Dataset entries:
▽

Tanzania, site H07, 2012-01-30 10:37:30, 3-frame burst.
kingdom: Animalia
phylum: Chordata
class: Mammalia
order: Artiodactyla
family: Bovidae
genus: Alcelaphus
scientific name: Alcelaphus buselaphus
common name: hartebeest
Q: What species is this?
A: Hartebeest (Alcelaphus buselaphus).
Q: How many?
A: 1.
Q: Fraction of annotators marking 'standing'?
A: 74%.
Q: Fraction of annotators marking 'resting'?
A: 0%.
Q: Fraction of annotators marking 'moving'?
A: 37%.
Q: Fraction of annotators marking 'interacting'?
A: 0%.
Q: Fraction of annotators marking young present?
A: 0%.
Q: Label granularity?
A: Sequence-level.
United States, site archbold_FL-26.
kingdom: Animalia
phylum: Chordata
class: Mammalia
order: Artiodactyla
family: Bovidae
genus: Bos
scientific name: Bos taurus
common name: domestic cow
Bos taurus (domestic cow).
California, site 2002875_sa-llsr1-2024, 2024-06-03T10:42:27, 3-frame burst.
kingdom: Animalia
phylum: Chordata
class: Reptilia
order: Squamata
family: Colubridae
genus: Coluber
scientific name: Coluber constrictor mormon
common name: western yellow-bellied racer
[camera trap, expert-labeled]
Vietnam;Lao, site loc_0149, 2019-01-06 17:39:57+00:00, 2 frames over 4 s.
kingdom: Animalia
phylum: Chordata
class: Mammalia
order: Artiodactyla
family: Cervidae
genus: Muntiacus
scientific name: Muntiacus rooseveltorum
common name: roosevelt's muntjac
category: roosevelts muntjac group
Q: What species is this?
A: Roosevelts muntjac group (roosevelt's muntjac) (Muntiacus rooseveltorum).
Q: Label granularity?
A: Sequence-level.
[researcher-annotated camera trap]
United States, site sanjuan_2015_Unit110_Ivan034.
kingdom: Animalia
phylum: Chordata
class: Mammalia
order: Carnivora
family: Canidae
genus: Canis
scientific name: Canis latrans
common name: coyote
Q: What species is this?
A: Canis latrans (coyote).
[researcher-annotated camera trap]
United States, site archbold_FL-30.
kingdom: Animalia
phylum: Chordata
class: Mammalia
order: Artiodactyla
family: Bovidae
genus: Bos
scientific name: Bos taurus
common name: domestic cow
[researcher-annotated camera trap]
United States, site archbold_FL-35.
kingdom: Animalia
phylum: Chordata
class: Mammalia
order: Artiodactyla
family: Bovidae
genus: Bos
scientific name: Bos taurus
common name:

△

> Problem to solve: An exact copy of every record is needed.

> Solution to the exercise:
Tanzania, site H07, 2012-01-30 10:37:30, 3-frame burst.
kingdom: Animalia
phylum: Chordata
class: Mammalia
order: Artiodactyla
family: Bovidae
genus: Alcelaphus
scientific name: Alcelaphus buselaphus
common name: hartebeest
Q: What species is this?
A: Hartebeest (Alcelaphus buselaphus).
Q: How many?
A: 1.
Q: Fraction of annotators marking 'standing'?
A: 74%.
Q: Fraction of annotators marking 'resting'?
A: 0%.
Q: Fraction of annotators marking 'moving'?
A: 37%.
Q: Fraction of annotators marking 'interacting'?
A: 0%.
Q: Fraction of annotators marking young present?
A: 0%.
Q: Label granularity?
A: Sequence-level.
United States, site archbold_FL-26.
kingdom: Animalia
phylum: Chordata
class: Mammalia
order: Artiodactyla
family: Bovidae
genus: Bos
scientific name: Bos taurus
common name: domestic cow
Bos taurus (domestic cow).
California, site 2002875_sa-llsr1-2024, 2024-06-03T10:42:27, 3-frame burst.
kingdom: Animalia
phylum: Chordata
class: Reptilia
order: Squamata
family: Colubridae
genus: Coluber
scientific name: Coluber constrictor mormon
common name: western yellow-bellied racer
[camera trap, expert-labeled]
Vietnam;Lao, site loc_0149, 2019-01-06 17:39:57+00:00, 2 frames over 4 s.
kingdom: Animalia
phylum: Chordata
class: Mammalia
order: Artiodactyla
family: Cervidae
genus: Muntiacus
scientific name: Muntiacus rooseveltorum
common name: roosevelt's muntjac
category: roosevelts muntjac group
Q: What species is this?
A: Roosevelts muntjac group (roosevelt's muntjac) (Muntiacus rooseveltorum).
Q: Label granularity?
A: Sequence-level.
[researcher-annotated camera trap]
United States, site sanjuan_2015_Unit110_Ivan034.
kingdom: Animalia
phylum: Chordata
class: Mammalia
order: Carnivora
family: Canidae
genus: Canis
scientific name: Canis latrans
common name: coyote
Q: What species is this?
A: Canis latrans (coyote).
[researcher-annotated camera trap]
United States, site archbold_FL-30.
kingdom: Animalia
phylum: Chordata
class: Mammalia
order: Artiodactyla
family: Bovidae
genus: Bos
scientific name: Bos taurus
common name: domestic cow
[researcher-annotated camera trap]
United States, site archbold_FL-35.
kingdom: Animalia
phylum: Chordata
class: Mammalia
order: Artiodactyla
family: Bovidae
genus: Bos
scientific name: Bos taurus
common name:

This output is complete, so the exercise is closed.